*** Information shown ***

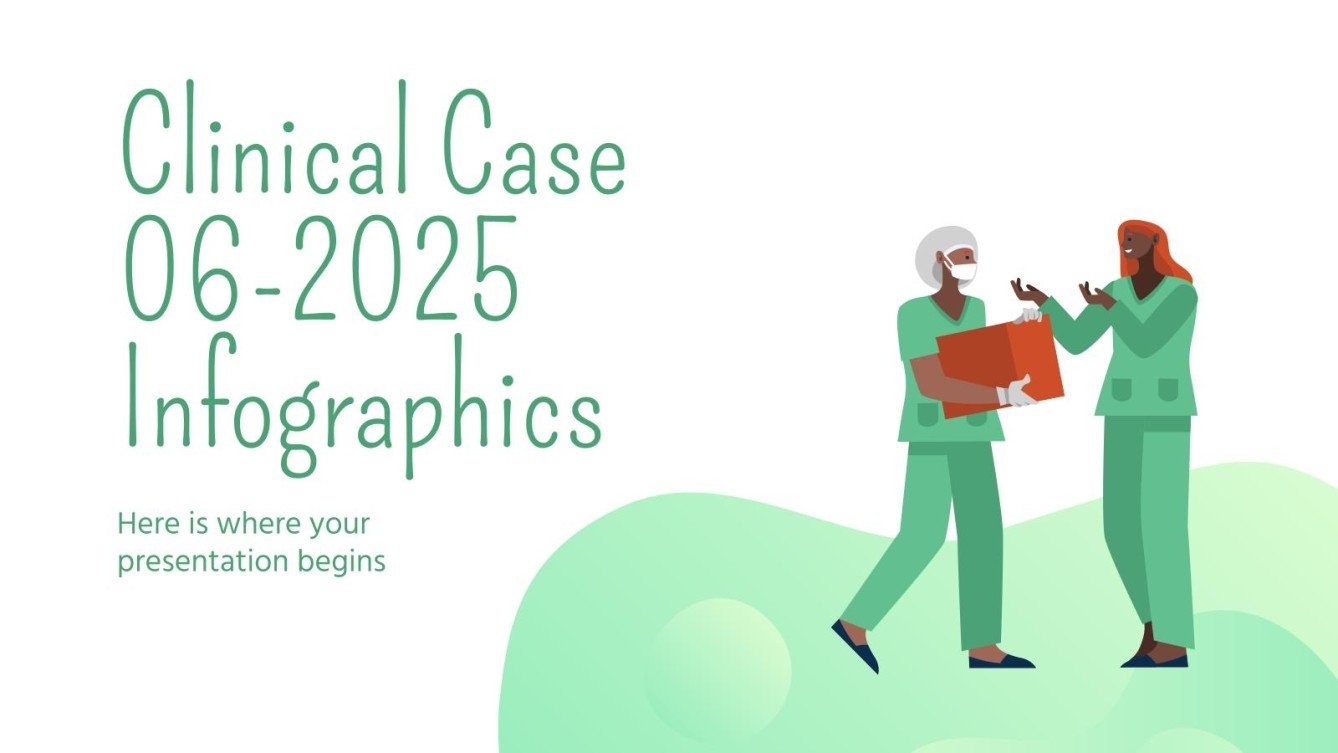 Clinical Case 06-2025 Infographics

Here is where your presentation begins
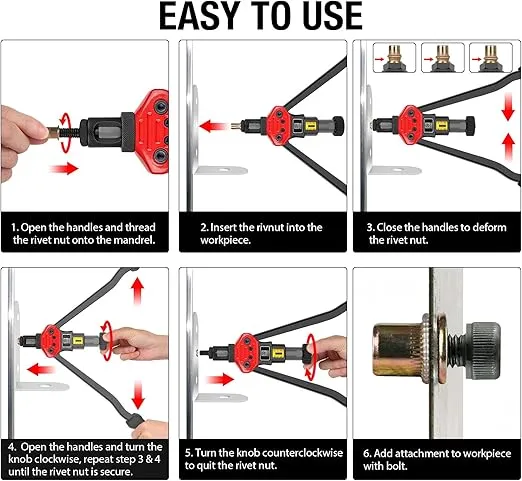 EASY TO USE

1. Open the handles and thread the rivet nut onto the mandrel.

2. Insert the rivnut into the workpiece.

3. Close the handles to deform the rivet nut.

4. Open the handles and turn the knob clockwise, repeat step 3 & 4 until the rivet nut is secure.

5. Turn the knob counterclockwise to quit the rivet nut.

6. Add attachment to workpiece with bolt.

***

▸ Try it
Look above for the line with "4. Open the", then copy it and each later line exactly, stopping at the last line of the records.

▸ Output for this exercise
4. Open the handles and turn the knob clockwise, repeat step 3 & 4 until the rivet nut is secure.

5. Turn the knob counterclockwise to quit the rivet nut.

6. Add attachment to workpiece with bolt.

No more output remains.